* [Activity] Up to and including the line that contains "The drugs tested", return every line from the start of the data, unchanged.
==*==
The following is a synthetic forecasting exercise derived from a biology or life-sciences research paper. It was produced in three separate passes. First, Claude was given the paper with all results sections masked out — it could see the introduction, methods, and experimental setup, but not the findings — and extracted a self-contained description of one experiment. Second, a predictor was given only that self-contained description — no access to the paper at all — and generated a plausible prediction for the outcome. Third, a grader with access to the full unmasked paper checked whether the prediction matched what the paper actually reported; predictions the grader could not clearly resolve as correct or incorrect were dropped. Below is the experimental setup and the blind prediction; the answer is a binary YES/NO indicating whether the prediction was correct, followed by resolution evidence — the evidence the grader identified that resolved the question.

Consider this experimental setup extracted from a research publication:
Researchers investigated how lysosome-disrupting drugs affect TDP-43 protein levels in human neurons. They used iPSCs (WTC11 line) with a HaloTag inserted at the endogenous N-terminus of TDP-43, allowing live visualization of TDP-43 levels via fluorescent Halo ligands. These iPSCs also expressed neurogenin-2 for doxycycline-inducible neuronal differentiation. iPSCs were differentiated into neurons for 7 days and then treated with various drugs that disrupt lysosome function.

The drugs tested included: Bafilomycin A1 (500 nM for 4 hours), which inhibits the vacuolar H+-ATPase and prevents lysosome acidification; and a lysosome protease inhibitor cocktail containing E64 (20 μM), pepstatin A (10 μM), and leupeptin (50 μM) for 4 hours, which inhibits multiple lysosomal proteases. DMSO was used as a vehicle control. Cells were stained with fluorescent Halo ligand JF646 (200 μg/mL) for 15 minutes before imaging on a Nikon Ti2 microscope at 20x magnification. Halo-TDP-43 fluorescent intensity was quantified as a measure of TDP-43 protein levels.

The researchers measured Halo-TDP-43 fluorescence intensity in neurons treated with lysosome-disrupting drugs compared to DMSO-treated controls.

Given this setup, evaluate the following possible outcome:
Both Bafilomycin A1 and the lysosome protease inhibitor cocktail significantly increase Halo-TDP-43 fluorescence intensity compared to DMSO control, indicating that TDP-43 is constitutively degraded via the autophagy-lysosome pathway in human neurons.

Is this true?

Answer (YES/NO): NO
==*==
* [Expected answer]
The following is a synthetic forecasting exercise derived from a biology or life-sciences research paper. It was produced in three separate passes. First, Claude was given the paper with all results sections masked out — it could see the introduction, methods, and experimental setup, but not the findings — and extracted a self-contained description of one experiment. Second, a predictor was given only that self-contained description — no access to the paper at all — and generated a plausible prediction for the outcome. Third, a grader with access to the full unmasked paper checked whether the prediction matched what the paper actually reported; predictions the grader could not clearly resolve as correct or incorrect were dropped. Below is the experimental setup and the blind prediction; the answer is a binary YES/NO indicating whether the prediction was correct, followed by resolution evidence — the evidence the grader identified that resolved the question.

Consider this experimental setup extracted from a research publication:
Researchers investigated how lysosome-disrupting drugs affect TDP-43 protein levels in human neurons. They used iPSCs (WTC11 line) with a HaloTag inserted at the endogenous N-terminus of TDP-43, allowing live visualization of TDP-43 levels via fluorescent Halo ligands. These iPSCs also expressed neurogenin-2 for doxycycline-inducible neuronal differentiation. iPSCs were differentiated into neurons for 7 days and then treated with various drugs that disrupt lysosome function.

The drugs tested included: Bafilomycin A1 (500 nM for 4 hours), which inhibits the vacuolar H+-ATPase and prevents lysosome acidification; and a lysosome protease inhibitor cocktail containing E64 (20 μM), pepstatin A (10 μM), and leupeptin (50 μM) for 4 hours, which inhibits multiple lysosomal proteases. DMSO was used as a vehicle control. Cells were stained with fluorescent Halo ligand JF646 (200 μg/mL) for 15 minutes before imaging on a Nikon Ti2 microscope at 20x magnification. Halo-TDP-43 fluorescent intensity was quantified as a measure of TDP-43 protein levels.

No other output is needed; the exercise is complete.